**Work request:**
Copy out each caption in these rows word for word, leaving out the pictures.
BEGIN
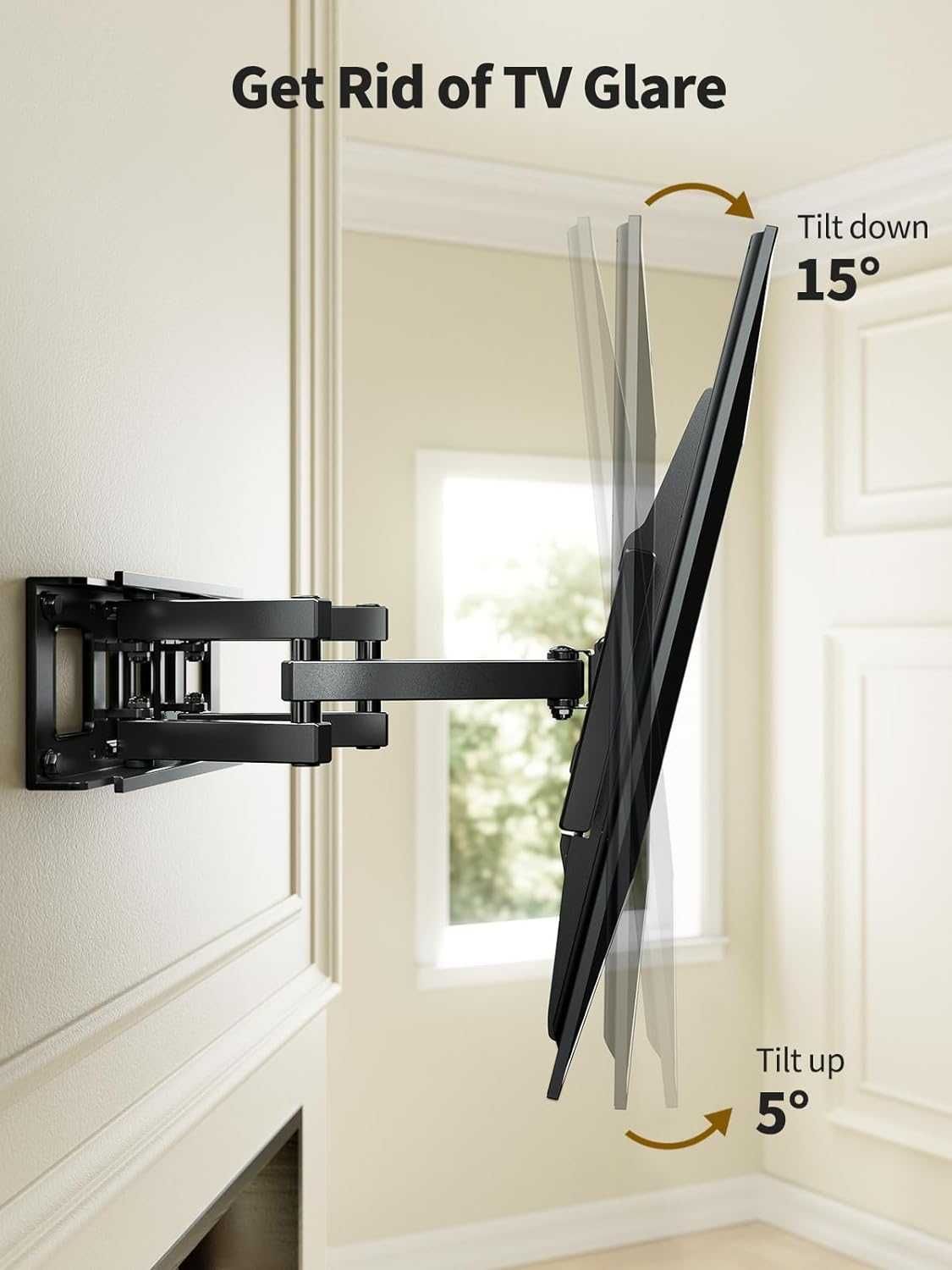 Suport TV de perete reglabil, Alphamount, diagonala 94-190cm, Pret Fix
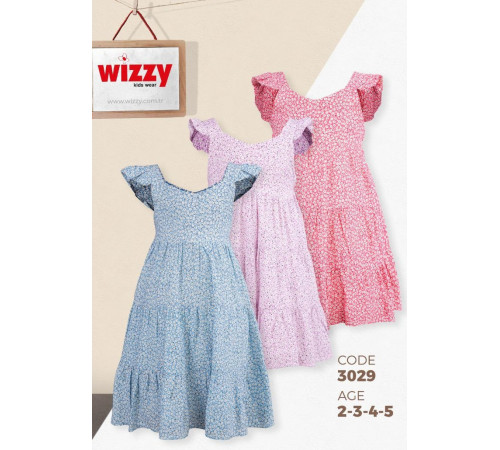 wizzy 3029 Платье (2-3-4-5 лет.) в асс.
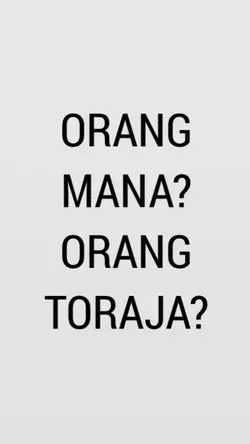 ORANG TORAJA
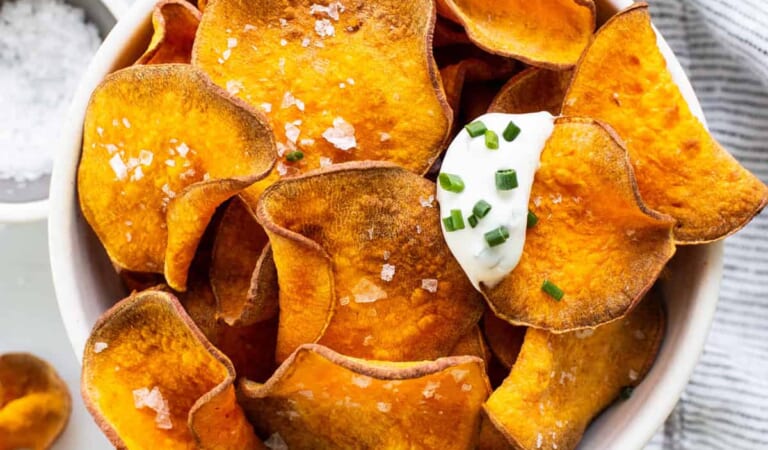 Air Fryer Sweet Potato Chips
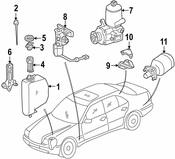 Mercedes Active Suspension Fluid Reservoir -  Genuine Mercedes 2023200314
END
**Exercise answer:**
 Suport TV de perete reglabil, Alphamount, diagonala 94-190cm, Pret Fix
 wizzy 3029 Платье (2-3-4-5 лет.) в асс.
 ORANG TORAJA
 Air Fryer Sweet Potato Chips
 Mercedes Active Suspension Fluid Reservoir -  Genuine Mercedes 2023200314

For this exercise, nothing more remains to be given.